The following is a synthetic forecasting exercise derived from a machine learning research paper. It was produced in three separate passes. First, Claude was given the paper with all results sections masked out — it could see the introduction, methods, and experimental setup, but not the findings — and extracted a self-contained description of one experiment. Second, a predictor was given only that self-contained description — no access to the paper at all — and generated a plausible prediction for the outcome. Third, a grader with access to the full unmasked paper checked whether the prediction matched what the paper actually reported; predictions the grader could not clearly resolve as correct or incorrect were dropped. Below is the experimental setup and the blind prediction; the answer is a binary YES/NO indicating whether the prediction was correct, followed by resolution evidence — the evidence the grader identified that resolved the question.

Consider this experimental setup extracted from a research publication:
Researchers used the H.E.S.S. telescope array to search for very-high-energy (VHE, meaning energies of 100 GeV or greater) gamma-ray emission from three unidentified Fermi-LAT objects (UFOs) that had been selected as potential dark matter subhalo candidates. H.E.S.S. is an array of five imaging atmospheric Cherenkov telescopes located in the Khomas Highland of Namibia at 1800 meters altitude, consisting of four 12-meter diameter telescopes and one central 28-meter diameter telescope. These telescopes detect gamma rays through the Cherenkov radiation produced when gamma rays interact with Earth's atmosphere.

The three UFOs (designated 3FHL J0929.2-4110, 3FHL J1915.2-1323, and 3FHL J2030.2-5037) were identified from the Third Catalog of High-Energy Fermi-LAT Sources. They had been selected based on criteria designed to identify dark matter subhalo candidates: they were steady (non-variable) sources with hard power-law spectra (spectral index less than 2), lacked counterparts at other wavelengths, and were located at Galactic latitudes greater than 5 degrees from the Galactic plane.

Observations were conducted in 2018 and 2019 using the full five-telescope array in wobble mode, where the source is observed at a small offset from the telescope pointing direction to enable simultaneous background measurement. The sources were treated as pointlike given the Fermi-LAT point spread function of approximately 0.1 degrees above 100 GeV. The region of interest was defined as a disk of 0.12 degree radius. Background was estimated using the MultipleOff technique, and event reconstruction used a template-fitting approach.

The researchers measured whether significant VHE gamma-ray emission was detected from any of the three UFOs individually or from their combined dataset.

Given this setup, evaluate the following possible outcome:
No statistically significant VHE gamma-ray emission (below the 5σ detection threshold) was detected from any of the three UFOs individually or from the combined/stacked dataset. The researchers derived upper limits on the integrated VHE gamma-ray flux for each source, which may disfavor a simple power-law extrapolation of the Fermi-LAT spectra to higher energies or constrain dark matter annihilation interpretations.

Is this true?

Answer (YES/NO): YES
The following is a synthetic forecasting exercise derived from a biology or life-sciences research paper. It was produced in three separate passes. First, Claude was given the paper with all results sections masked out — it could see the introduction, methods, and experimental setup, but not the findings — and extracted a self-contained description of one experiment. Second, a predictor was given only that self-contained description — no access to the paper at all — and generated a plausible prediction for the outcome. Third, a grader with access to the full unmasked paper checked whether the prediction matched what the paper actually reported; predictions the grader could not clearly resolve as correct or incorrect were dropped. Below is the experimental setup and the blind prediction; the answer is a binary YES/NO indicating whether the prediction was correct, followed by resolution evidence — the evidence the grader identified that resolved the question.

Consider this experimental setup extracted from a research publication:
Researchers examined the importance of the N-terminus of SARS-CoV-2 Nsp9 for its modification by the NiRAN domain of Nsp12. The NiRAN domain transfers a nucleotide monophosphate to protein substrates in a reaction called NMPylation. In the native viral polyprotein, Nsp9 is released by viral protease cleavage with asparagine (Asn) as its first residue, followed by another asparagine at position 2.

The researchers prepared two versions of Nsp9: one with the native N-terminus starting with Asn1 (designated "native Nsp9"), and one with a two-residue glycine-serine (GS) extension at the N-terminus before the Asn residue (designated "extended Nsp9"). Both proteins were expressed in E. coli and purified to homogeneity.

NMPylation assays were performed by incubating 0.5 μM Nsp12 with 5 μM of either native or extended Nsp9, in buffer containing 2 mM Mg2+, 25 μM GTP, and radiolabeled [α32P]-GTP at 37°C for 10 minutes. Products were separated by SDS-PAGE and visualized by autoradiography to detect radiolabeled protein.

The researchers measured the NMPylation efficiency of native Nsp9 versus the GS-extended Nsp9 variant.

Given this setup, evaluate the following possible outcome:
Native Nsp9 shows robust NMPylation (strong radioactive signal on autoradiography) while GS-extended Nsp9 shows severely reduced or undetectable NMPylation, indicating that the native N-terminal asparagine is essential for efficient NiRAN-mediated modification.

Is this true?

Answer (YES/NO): YES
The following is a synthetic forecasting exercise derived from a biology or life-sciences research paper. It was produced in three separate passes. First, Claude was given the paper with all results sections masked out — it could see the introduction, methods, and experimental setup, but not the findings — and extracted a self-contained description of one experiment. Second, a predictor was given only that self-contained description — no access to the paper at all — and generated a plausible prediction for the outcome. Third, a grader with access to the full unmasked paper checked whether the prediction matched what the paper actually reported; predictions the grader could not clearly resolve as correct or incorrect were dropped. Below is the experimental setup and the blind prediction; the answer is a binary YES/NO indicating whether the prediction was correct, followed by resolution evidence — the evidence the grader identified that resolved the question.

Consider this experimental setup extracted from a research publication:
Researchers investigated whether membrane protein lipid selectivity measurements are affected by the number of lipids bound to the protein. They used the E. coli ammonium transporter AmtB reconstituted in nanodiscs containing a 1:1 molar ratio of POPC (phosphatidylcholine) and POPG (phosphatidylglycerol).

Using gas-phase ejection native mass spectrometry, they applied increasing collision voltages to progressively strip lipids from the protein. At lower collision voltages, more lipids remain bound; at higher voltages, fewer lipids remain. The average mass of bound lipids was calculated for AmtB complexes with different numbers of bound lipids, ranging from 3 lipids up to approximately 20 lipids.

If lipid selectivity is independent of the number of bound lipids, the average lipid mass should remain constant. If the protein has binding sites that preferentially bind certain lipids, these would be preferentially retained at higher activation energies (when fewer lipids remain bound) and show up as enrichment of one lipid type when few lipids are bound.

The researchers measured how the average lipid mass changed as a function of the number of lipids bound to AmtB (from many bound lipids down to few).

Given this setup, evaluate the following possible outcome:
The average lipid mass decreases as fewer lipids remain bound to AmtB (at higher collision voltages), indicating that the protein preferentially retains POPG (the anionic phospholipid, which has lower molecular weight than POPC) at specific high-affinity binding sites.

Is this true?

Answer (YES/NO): NO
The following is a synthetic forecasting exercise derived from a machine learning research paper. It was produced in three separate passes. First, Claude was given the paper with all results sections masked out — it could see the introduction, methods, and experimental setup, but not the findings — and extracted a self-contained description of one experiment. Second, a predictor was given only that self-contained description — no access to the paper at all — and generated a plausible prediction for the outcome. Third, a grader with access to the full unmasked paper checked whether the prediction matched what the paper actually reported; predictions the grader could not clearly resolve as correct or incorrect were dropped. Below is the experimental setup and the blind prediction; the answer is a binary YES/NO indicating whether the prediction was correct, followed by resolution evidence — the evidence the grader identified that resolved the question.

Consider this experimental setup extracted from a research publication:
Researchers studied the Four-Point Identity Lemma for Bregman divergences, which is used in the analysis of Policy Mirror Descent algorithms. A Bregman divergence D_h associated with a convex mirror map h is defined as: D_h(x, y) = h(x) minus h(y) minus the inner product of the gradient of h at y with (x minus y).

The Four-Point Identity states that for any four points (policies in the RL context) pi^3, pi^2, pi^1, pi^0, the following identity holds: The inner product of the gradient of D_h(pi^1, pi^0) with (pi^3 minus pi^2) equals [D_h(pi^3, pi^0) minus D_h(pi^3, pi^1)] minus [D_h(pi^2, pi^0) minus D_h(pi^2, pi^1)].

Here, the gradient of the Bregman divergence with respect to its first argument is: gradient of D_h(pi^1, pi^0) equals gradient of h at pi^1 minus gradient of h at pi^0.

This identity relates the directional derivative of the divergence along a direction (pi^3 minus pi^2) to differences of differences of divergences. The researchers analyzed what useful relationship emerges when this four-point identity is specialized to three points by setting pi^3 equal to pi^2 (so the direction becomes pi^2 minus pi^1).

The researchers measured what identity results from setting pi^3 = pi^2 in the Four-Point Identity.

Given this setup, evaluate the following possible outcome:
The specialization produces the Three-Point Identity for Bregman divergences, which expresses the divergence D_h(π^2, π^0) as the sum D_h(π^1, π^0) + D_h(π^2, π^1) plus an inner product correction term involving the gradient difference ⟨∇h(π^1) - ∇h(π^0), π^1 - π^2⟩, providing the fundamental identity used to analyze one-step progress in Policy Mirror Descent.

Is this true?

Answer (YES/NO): NO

◇ ◇ ◇

Go through the records above and return each line in which the word "power" occurs.

The three UFOs (designated 3FHL J0929.2-4110, 3FHL J1915.2-1323, and 3FHL J2030.2-5037) were identified from the Third Catalog of High-Energy Fermi-LAT Sources. They had been selected based on criteria designed to identify dark matter subhalo candidates: they were steady (non-variable) sources with hard power-law spectra (spectral index less than 2), lacked counterparts at other wavelengths, and were located at Galactic latitudes greater than 5 degrees from the Galactic plane.
No statistically significant VHE gamma-ray emission (below the 5σ detection threshold) was detected from any of the three UFOs individually or from the combined/stacked dataset. The researchers derived upper limits on the integrated VHE gamma-ray flux for each source, which may disfavor a simple power-law extrapolation of the Fermi-LAT spectra to higher energies or constrain dark matter annihilation interpretations.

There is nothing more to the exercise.